= Предложенный текст =
==*==
Об одном я прошу тебя очень, — о моем решении не возвращаться в Москву пока не говори Сереже ни слова. Он придет в ужас, он ждет меня в июне «домой»… и делает сейчас все самое для него в материальном невозможное, чтобы дать мне возможность прожить так, как я живу, эти два месяца, необходимые для моего «здоровья». Если ты найдешь возможным исполнить мою просьбу, я думаю, ты найдешь и объяснение твоих действий, хотя бы даже и ложное. Я ничего не боюсь, и Сережа в свое время узнает обо мне все. Но пока это только повлекло бы ряд бестолковых и мучительных писем, на которые я просто не в силах отвечать до отъезда Нади совсем откровенно. Прошу тебя очень, не говори ему! А мне ответь даже не письмом, а только да или нет — телеграммой. Денег мне больше не присылай никогда и пойми, как и о чем прошу я тебя сейчас.
==*==
= Задача =
Перепишите отрывок письма, всё от слов «Об одном я прошу» и до слов «я тебя сейчас.», поменяв «в июне» на «в июле».

Записи коллекции
==*==
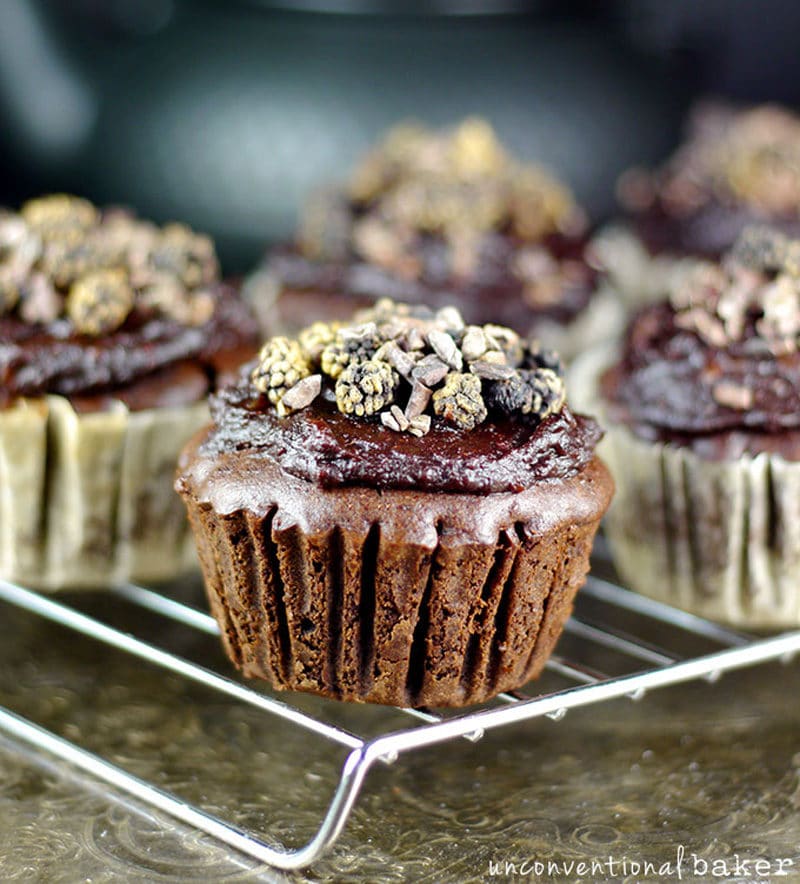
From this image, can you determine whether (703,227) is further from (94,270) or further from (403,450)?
(403,450)

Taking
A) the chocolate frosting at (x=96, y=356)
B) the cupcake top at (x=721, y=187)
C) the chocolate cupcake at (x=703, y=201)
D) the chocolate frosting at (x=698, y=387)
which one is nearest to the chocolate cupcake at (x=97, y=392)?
the chocolate frosting at (x=96, y=356)

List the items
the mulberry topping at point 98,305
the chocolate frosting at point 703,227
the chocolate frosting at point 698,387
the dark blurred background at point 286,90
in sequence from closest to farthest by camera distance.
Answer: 1. the chocolate frosting at point 698,387
2. the mulberry topping at point 98,305
3. the chocolate frosting at point 703,227
4. the dark blurred background at point 286,90

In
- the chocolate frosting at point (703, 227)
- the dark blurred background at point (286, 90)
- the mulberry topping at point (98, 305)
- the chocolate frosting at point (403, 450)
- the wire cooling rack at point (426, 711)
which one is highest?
the dark blurred background at point (286, 90)

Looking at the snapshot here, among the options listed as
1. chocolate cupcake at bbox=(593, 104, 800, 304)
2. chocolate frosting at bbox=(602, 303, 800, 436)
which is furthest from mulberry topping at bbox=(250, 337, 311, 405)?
chocolate cupcake at bbox=(593, 104, 800, 304)

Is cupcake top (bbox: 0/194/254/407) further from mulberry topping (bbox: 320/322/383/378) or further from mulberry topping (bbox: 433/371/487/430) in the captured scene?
mulberry topping (bbox: 433/371/487/430)

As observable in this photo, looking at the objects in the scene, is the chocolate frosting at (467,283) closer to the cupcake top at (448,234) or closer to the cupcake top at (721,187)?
the cupcake top at (448,234)

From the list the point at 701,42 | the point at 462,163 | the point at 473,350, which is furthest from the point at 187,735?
the point at 701,42
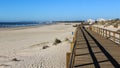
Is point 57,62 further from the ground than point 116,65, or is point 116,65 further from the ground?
point 116,65

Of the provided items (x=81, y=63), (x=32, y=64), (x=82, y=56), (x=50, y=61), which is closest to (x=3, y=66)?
(x=32, y=64)

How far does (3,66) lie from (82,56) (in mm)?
6297

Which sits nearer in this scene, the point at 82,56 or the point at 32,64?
the point at 82,56

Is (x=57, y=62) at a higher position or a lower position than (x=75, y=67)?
lower

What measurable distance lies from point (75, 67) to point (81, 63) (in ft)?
2.51

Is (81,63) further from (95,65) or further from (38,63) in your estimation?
(38,63)

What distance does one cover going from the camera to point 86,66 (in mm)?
8250

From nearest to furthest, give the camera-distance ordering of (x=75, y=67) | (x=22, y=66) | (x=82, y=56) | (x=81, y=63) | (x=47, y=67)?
1. (x=75, y=67)
2. (x=81, y=63)
3. (x=82, y=56)
4. (x=47, y=67)
5. (x=22, y=66)

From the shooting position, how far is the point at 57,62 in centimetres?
1485

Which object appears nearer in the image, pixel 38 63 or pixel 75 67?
pixel 75 67

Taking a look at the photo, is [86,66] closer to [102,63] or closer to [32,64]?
[102,63]

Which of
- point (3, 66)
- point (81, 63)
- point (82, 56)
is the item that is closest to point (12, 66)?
point (3, 66)

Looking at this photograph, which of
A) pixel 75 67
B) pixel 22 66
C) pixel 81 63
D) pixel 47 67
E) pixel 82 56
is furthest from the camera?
pixel 22 66

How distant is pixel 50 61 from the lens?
15.4 m
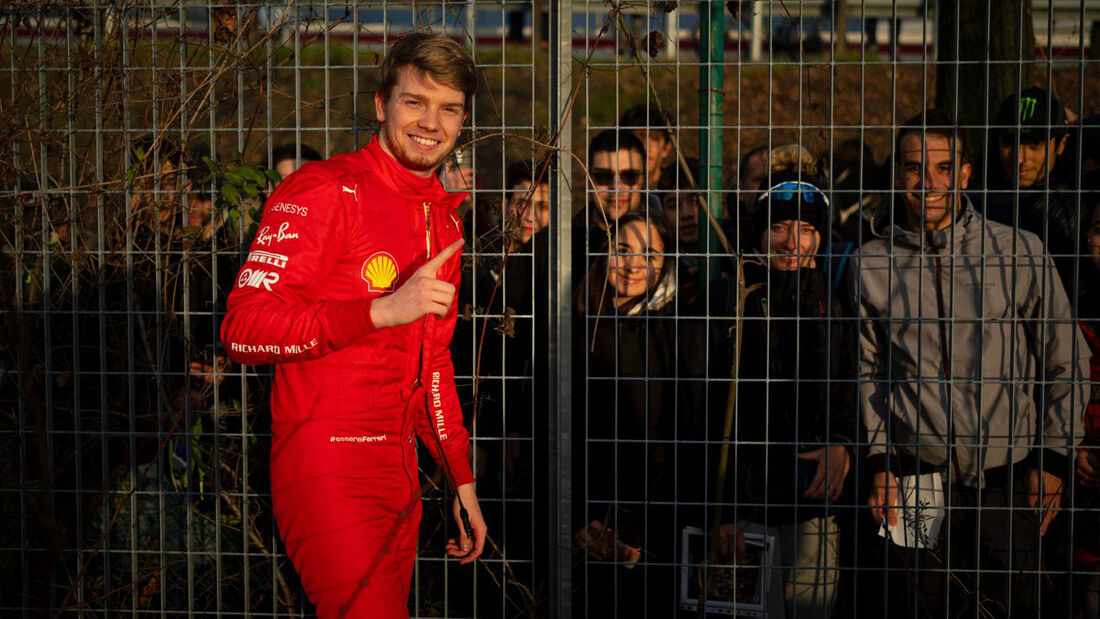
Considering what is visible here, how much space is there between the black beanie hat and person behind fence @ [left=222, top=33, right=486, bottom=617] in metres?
1.30

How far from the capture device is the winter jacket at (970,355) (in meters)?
3.61

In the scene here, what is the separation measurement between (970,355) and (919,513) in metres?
0.62

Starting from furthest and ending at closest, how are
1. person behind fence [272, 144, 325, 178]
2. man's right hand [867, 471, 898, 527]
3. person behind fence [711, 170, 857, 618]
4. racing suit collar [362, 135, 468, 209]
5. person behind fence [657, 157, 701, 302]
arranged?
person behind fence [272, 144, 325, 178] < person behind fence [657, 157, 701, 302] < person behind fence [711, 170, 857, 618] < man's right hand [867, 471, 898, 527] < racing suit collar [362, 135, 468, 209]

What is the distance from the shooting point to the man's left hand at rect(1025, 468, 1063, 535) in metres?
3.68

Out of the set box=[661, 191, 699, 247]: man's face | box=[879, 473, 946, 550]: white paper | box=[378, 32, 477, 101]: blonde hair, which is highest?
box=[378, 32, 477, 101]: blonde hair

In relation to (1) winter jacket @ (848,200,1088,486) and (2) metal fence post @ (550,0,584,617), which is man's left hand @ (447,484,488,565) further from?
(1) winter jacket @ (848,200,1088,486)

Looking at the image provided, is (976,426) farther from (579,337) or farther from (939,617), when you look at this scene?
(579,337)

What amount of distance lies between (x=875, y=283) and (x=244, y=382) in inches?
94.3

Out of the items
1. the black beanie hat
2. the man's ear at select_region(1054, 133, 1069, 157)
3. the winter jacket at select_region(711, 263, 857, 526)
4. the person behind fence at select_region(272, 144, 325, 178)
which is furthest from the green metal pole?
the person behind fence at select_region(272, 144, 325, 178)

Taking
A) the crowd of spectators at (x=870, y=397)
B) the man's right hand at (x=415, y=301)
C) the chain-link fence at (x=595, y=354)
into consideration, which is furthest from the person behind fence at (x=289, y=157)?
the man's right hand at (x=415, y=301)

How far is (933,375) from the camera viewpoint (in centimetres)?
379

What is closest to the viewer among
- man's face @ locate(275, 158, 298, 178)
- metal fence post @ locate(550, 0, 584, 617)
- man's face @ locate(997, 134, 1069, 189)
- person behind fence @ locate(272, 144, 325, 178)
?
metal fence post @ locate(550, 0, 584, 617)

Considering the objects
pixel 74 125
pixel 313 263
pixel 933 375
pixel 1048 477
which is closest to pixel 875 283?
pixel 933 375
==*==
= Ответ к заданию =
Об одном я прошу тебя очень, — о моем решении не возвращаться в Москву пока не говори Сереже ни слова. Он придет в ужас, он ждет меня в июле «домой»… и делает сейчас все самое для него в материальном невозможное, чтобы дать мне возможность прожить так, как я живу, эти два месяца, необходимые для моего «здоровья». Если ты найдешь возможным исполнить мою просьбу, я думаю, ты найдешь и объяснение твоих действий, хотя бы даже и ложное. Я ничего не боюсь, и Сережа в свое время узнает обо мне все. Но пока это только повлекло бы ряд бестолковых и мучительных писем, на которые я просто не в силах отвечать до отъезда Нади совсем откровенно. Прошу тебя очень, не говори ему! А мне ответь даже не письмом, а только да или нет — телеграммой. Денег мне больше не присылай никогда и пойми, как и о чем прошу я тебя сейчас.